Ketua Senat UBY, Purwadi, menghargai aksi forum civitas akademika tersebut, seiring dengan mosi tidak percaya yang dinyatakan senat.
“Prinsipnya kami dari senat menghargai aspirasi teman-teman civitas akademika Universitas Boyolali untuk mengawal mosi yang disampaikan oleh senat UBY,” kata Purwadi dihubungi wartawan, Jumat (27/2/2026).
Sementara itu, Dekan Fakultas Komunikasi dan Teknologi Informasi (FKTI) UBY sekaligus anggota senat, Topan Setiawan, menyebut kegiatan mogok kerja dilakukan dengan tidak melaksanakan tri dharma perguruan tinggi, yaitu pendidikan, penelitian, dan pengabdian.

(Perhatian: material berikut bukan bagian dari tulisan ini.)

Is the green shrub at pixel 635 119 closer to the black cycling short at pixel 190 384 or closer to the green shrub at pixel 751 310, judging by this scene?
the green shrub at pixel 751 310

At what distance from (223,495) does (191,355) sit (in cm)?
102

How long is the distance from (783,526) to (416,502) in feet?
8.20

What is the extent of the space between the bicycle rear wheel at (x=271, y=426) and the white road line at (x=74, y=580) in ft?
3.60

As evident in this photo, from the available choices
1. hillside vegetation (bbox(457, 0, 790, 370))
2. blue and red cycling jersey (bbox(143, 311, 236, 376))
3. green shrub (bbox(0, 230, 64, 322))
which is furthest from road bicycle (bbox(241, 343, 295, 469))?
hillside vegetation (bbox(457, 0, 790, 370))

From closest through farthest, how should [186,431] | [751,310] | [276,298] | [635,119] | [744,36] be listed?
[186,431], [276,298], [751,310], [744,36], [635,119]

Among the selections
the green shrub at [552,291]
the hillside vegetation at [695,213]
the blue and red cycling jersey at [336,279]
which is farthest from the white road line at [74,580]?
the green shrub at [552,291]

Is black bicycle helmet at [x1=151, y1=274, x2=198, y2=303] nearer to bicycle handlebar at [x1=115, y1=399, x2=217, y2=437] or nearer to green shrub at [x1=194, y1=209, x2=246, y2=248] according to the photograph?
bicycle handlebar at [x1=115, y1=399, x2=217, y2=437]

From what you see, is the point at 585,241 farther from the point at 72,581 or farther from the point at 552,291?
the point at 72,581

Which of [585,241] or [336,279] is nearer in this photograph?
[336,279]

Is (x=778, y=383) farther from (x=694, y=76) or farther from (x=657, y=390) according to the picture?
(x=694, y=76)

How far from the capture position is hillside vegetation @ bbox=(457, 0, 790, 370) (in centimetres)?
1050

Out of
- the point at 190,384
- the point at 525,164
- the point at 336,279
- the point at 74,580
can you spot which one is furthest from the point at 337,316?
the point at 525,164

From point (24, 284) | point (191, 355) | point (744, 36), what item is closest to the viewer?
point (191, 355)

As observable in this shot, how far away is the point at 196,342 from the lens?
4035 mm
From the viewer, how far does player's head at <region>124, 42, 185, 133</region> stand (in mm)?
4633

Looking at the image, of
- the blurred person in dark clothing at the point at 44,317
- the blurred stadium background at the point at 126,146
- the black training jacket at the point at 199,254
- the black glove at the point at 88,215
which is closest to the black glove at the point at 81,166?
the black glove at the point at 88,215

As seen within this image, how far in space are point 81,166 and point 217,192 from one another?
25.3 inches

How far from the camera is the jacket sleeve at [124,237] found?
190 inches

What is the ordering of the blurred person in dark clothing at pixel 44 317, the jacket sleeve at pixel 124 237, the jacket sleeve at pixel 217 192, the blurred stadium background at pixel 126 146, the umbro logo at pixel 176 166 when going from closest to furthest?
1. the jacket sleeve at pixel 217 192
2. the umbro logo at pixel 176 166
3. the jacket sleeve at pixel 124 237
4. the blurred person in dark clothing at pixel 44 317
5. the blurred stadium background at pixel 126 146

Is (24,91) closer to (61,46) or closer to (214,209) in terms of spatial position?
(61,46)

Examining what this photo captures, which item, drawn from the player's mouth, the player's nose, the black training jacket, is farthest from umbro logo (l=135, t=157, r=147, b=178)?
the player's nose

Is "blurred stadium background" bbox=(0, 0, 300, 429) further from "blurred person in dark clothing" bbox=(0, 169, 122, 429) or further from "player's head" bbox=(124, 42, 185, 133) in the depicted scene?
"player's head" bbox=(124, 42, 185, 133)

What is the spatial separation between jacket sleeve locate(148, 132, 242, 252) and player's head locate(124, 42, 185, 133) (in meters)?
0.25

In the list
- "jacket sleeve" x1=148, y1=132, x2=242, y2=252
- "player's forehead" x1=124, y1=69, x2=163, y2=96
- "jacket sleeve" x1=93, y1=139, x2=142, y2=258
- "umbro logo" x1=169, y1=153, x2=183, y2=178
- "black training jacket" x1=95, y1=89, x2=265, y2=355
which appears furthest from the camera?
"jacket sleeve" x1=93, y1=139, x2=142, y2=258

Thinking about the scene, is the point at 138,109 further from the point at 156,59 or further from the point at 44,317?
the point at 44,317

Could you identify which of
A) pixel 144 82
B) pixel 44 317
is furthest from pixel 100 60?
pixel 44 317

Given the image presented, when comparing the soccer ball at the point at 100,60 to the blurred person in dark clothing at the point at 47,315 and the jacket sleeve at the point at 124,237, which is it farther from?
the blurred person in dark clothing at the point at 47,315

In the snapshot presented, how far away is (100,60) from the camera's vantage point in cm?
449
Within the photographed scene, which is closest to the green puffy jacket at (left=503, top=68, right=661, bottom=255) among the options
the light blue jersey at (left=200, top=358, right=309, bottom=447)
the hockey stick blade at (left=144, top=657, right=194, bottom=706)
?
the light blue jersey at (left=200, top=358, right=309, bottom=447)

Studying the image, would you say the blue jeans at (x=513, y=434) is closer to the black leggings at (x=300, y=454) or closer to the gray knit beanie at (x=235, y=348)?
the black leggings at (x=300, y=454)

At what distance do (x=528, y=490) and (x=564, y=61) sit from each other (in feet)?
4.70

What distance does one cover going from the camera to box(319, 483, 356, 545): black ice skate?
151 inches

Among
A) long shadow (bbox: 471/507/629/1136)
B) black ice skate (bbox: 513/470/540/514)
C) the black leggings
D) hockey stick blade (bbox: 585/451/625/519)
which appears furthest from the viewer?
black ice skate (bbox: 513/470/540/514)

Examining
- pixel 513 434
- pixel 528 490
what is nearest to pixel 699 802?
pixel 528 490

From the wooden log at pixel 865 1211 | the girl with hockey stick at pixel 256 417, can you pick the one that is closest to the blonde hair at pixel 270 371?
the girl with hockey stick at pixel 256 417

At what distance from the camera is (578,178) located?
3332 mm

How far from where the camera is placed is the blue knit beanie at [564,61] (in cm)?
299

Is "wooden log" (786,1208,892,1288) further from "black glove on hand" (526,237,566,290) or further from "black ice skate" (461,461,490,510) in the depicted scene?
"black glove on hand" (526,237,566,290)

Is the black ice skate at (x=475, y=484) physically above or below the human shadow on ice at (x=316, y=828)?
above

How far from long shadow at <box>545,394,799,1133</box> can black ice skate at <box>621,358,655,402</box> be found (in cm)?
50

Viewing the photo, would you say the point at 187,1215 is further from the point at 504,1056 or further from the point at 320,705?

Mosi Tidak Percaya Senat Picu Mogok Dosen
“Forum dosen atas petunjuk ketua senat mogok kerja sampai tanggal 3 Maret, ada audiensi dengan pembina yayasan. Mogok kerja sampai kapan menunggu keputusan rapat tanggal 3,” kata Topan.
Topan menjelaskan mogok kerja ini sebagai tindak lanjut sikap senat yang menyatakan mosi tidak percaya terhadap pelantikan rektor beberapa waktu lalu. Ia menegaskan, senat sebagai representasi formal memiliki hak menyuarakan usulnya. Padahal, 12 dari 16 anggota senat mengusulkan nama lain, namun yang dilantik adalah rektor petahana, Nanik Sutarni.
“Ada sekitar 15 dosen yang ikut mogok kerja, termasuk saya, walaupun tetap memberikan layanan kepada mahasiswa, misalnya membimbing proposal skripsi, meski tidak di kampus,” ujarnya.
Yayasan: Tidak Ada Dampak ke Mahasiswa
Ketua Yayasan Bhinneka Karya, Indriyatmoko, mengakui beberapa dosen tidak masuk pada Jumat ini, tetapi tidak dapat memastikan apakah karena mogok atau izin.
“Mungkin bagian dari yang kemarin masih kurang cocok atau apa, monggo saja. Ini akan kami selesaikan secara internal. Yang penting tidak merugikan mahasiswa,” kata Indriyatmoko.
Mengenai kabar wakil rektor yang mengundurkan diri, ia menjelaskan bahwa hal tersebut karena masa jabatannya habis. Saat rektor berganti, struktur berikutnya akan menyesuaikan.
Indriyatmoko menambahkan, yayasan telah memenuhi lima tuntutan mahasiswa yang disampaikan di sela pemilihan rektor. Soal tuntutan keenam, terkait kaji ulang peraturan rektor, dijelaskan bahwa Dikti tidak memiliki hak mencabut pelantikan rektor; itu hak badan penyelenggara atau yayasan.
Rektor Boyolali, Nanik Sutarni, menegaskan bahwa jabatan struktural periode 2022–2026 telah habis. Meski ada aksi mogok, pembelajaran tetap berlangsung dan ramai. “Yang jelas pembelajaran masih jalan, dosen di depan saya banyak, yang tidak masuk hanya beberapa saja,” kata Nanik.